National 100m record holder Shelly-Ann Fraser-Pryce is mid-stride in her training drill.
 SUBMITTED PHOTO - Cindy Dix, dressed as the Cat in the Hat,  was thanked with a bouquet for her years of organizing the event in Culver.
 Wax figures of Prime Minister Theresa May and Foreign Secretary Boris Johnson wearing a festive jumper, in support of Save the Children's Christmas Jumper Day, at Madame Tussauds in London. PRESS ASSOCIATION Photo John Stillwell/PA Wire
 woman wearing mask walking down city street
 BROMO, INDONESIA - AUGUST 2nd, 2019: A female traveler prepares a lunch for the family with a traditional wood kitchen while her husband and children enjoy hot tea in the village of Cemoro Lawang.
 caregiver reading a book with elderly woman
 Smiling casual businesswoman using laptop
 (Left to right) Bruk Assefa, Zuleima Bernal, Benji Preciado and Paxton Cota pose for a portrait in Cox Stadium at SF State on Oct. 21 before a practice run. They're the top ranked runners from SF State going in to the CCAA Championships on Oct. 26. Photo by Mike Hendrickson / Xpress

----

About this task – Lines from the one containing "BROMO, INDONESIA - AUGUST" through the last line of the listing are to be restated word for word; no other line may appear.

Result –
 BROMO, INDONESIA - AUGUST 2nd, 2019: A female traveler prepares a lunch for the family with a traditional wood kitchen while her husband and children enjoy hot tea in the village of Cemoro Lawang.
 caregiver reading a book with elderly woman
 Smiling casual businesswoman using laptop
 (Left to right) Bruk Assefa, Zuleima Bernal, Benji Preciado and Paxton Cota pose for a portrait in Cox Stadium at SF State on Oct. 21 before a practice run. They're the top ranked runners from SF State going in to the CCAA Championships on Oct. 26. Photo by Mike Hendrickson / Xpress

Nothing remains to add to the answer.